The Northern Flicker may be very vocal in spring all over which its lengthy name (kick, kick, kick, kick, kick) and drumming could also be heard from greater than a kilometer away [0.62 mile]. House owners every now and then specific annoyance at people who take to hammering on steel chimneys and gates early within the morning, however thankfully this territorial commercial most effective lasts for a couple of weeks in spring. 

Birds of the Global, Northern Flicker vocalizations

Each sexes of sparkles make a “jungle” name and drum loudly to draw a mate and determine territory. When drumming on wooden they sound like this.

LOUD is essential and town sparkles have discovered that hammering on steel is louder than wooden.

They hammer on streetlights. (This one stopped drumming for his {photograph}).

Northern flicker on streetlight, ready to hammer (picture from Wikimedia Commons)

They hammer at the steel covers on electrical poles. (Whats up, watch out!)

Northern flicker hammering steel on electrical pole (picture from Wikimedia Commons)

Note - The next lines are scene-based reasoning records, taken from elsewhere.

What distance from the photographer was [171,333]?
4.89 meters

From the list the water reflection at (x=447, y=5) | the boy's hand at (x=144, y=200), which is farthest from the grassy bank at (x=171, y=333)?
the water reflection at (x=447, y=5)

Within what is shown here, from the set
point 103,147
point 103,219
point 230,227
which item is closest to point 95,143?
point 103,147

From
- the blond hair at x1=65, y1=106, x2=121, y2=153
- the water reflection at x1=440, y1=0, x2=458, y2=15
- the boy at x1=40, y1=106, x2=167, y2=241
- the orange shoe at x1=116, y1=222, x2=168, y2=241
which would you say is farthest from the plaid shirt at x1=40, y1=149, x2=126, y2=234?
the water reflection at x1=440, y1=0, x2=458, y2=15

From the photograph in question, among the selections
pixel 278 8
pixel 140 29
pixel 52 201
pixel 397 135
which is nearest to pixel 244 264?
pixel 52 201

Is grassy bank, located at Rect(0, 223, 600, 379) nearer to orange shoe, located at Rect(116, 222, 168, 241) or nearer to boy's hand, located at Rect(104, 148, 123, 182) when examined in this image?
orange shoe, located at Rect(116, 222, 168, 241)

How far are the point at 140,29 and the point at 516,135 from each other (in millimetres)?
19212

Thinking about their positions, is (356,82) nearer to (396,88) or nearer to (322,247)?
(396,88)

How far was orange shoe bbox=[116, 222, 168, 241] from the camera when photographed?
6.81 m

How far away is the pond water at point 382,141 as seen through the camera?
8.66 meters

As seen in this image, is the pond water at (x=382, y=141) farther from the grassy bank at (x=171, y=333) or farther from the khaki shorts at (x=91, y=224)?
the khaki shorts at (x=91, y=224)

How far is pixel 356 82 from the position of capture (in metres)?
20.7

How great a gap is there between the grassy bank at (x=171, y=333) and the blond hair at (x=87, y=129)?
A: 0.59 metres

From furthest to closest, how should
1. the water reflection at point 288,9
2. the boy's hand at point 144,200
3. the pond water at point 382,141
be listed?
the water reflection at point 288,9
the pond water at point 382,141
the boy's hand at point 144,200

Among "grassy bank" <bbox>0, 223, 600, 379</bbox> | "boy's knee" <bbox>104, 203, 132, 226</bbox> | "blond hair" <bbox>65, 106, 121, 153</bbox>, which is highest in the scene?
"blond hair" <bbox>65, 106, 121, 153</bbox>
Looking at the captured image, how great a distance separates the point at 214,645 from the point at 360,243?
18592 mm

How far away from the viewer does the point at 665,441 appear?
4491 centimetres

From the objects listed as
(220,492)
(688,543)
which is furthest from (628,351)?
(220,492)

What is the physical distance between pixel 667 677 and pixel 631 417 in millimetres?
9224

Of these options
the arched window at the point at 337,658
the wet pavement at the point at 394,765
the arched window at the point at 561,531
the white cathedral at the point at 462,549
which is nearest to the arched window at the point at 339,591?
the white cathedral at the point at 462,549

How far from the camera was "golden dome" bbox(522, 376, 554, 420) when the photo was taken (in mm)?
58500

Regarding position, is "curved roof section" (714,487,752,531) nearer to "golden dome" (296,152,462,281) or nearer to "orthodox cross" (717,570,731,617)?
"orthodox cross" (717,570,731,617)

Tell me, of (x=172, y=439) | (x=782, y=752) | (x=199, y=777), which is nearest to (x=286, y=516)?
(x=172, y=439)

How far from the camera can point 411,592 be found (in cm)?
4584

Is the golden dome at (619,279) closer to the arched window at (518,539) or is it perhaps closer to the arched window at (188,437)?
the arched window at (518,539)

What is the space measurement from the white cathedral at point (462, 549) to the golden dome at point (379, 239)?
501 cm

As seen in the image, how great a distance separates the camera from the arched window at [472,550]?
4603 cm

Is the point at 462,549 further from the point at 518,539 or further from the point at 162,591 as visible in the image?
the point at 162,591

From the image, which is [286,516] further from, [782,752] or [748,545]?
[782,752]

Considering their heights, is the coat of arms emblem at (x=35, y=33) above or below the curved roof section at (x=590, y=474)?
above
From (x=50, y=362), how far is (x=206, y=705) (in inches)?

They hammered at the steel hoods of those outdated ballpark lighting each spring. The lighting had been changed at Magee Box in 2018. (I by no means were given a photograph of the sparkles at the floodlights however right here’s considered one of a red-tailed hawk.)

Outdated ballfield lighting at Magee Box, Pittsburgh, with red-tailed hawk, July 2018 (picture by way of Kate St. John)

Glints can also be worrying when heard around the boulevard, however they are able to be even nearer to house.

Who’s making that drumming noise? A northern flicker.